In der Zusammenfassung schreiben die Autorinnen der Studie: "Erstgebärende im Alter von 35 Jahren und älter haben statistisch häufiger Frühgeburten - mit einem 1,32-fachen Risiko (im Vergleich zu 20- bis 34-Jährigen; Anm.) für Frauen zwischen 35 und 39 Jahren und einem 2,35-fachen Risiko für Frauen ab 40 Jahren. Das mütterliche Alter ist auch statistisch signifikant mit einer höheren Rate von medizinisch eingeleitetem Geburtsvorgang, mehr Kaiserschnitten und Neugeborenen mit einem geringen Geburtsgewicht (kleiner 2.500 Gramm) verbunden. (...) Fortgeschrittenes mütterliches Alter bei der ersten Geburt ist ein relevanter Risikofaktor für bestimmte geburtshilfliche und neonatale Komplikationen."

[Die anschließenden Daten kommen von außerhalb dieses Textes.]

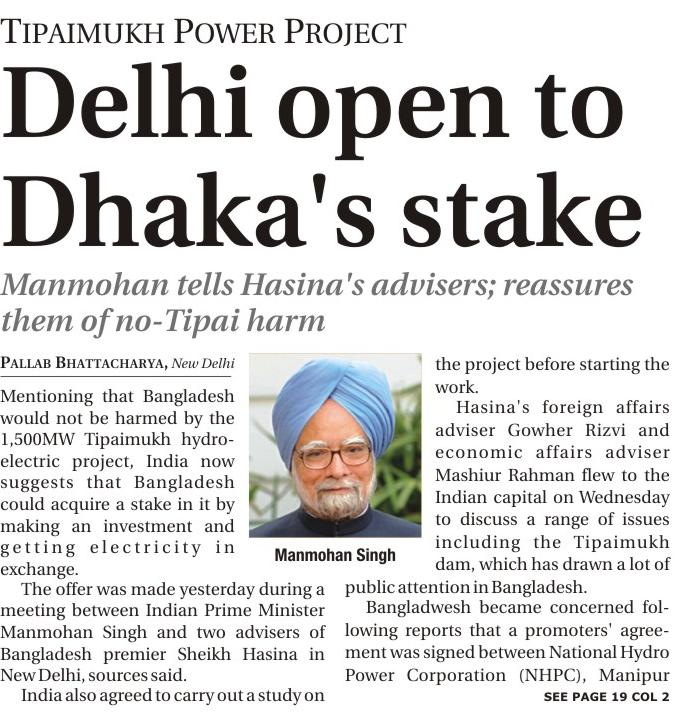 TIPAIMUKH POWER PROJECT

Delhi open to Dhaka's stake

Manmohan tells Hasina's advisers; reassures them of no-Tipai harm

PALLAB BHATTACHARYA, New Delhi

Mentioning that Bangladesh would not be harmed by the 1,500MW Tipaimukh hydroelectric project, India now suggests that Bangladesh could acquire a stake in it by making an investment and getting electricity in exchange.

The offer was made yesterday during a meeting between Indian Prime Minister Manmohan Singh and two advisers of Bangladesh premier Sheikh Hasina in New Delhi, sources said.

India also agreed to carry out a study on the project before starting the work.

Manmohan Singh

Hasina's foreign affairs adviser Gowher Rizvi and economic affairs adviser Mashiur Rahman flew to the Indian capital on Wednesday to discuss a range of issues including the Tipaimukh dam, which has drawn a lot of public attention in Bangladesh.

Bangladwesh became concerned following reports that a promoters' agreement was signed between National Hydro Power Corporation (NHPC), Manipur

SEE PAGE 19 COL 2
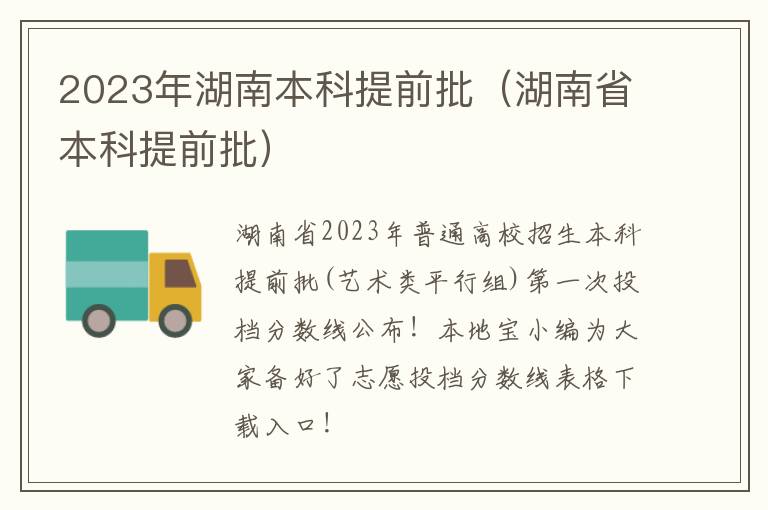 2023年湖南本科提前批（湖南省本科提前批）

湖南省2023年普通高校招生本科提前批(艺术类平行组)第一次投档分数线公布！本地宝小编为大家备好了志愿投档分数线表格下载入口！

Von Reproduktionsmedizin am Beginn bis zur Entbindung
Die Wissenschafter hatten 20- bis 34-jährige Erstgebärende als Vergleichsgruppe gewählt und ihnen die Daten von 35- bis 39-jährigen Müttern und von Frauen über 40 Jahre mit ihrem ersten Kind gegenübergestellt. So zum Beispiel war es mit Unterstützung der Mittel der Reproduktionsmedizin (In-vitro-Fertilisierung etc.) zu 5,9 Prozent der Schwangerschaften in der Referenzgruppe gekommen. Bei den Erstgebärenden im Alter zwischen 35 und 39 Jahren lag diese Rate bereits bei 15,1 Prozent, unter den 40-Jährigen und noch Älteren bei 31 Prozent.

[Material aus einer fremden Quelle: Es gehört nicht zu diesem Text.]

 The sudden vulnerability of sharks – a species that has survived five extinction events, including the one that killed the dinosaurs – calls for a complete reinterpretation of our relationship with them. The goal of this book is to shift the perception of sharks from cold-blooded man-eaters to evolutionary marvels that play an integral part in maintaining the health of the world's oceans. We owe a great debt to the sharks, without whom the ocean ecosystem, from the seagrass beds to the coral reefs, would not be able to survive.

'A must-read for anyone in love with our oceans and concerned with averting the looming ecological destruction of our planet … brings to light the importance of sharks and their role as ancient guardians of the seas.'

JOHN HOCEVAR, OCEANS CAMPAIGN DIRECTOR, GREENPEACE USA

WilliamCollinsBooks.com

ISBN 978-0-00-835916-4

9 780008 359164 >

Zu Frühgeburten kam es in der ersten Gruppe bei 6,5 Prozent der werdenden Mütter, bei 8,4 Prozent der 35- bis 39-Jährigen und schließlich bei 14 Prozent der noch älteren Erstgebärenden. Geplante Kaiserschnitte gab es in der Vergleichsgruppe mit einer Häufigkeit von 6,3 Prozent (Notfall-Kaiserschnitte: 11,8 Prozent), unter den 35- bis 39-Jährigen lag die Rate bei 10,3 Prozent (geplant) bzw. bei 17,6 Prozent (Notfall) und unter den noch älteren Gebärenden bei einer Häufigkeit von zwölf Prozent (geplant) bzw. 25,8 Prozent (Notfall). Weniger als 2.500 Gramm hatten 5,8 Prozent der Babys in der Vergleichsgruppe, 8,3 Prozent der Babys von 35- bis 39-jährigen Frauen und schließlich 14,3 Prozent der Neugeborenen in der Gruppe der ältesten Frauen. Alle Unterschiede in diesen Vergleichen waren statistisch signifikant.

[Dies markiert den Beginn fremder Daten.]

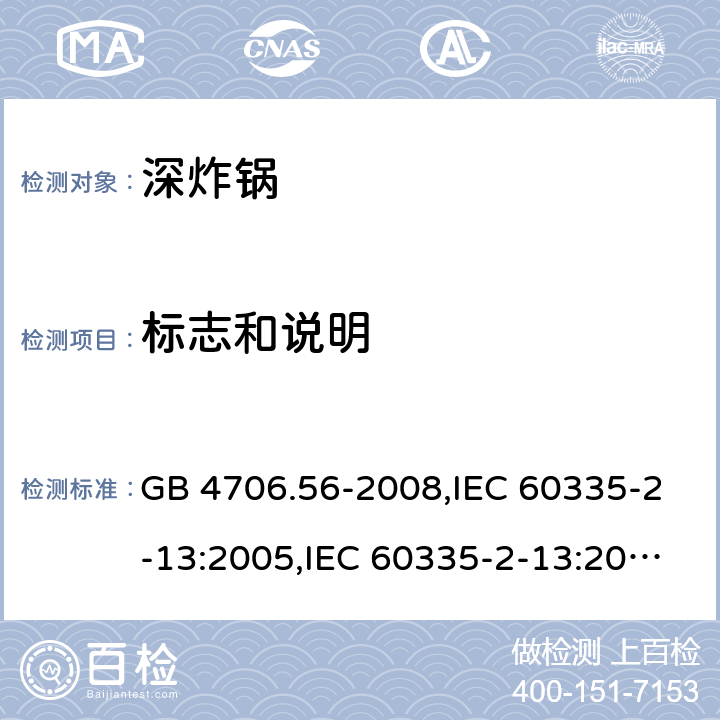 MA CNAS AL ilac-MRA

检测对象： 深炸锅

检测项目： 标志和说明

检测标准： GB 4706.56-2008,IEC 60335-2-13:2005,IEC 60335-2-13:20…

百检 Baijiantest.com

做检测 上百检
400-151-7153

Die Mutterschaft zu verzögern, das sei insgesamt ein eher riskanter Trend, stellen die Studienautorinnen schließlich fest. Abgesehen von individuellen Wünschen und Vorstellungen dürfte das aber zu einem erheblichen Teil auch an den gesellschaftlichen Rahmenbedingungen hängen.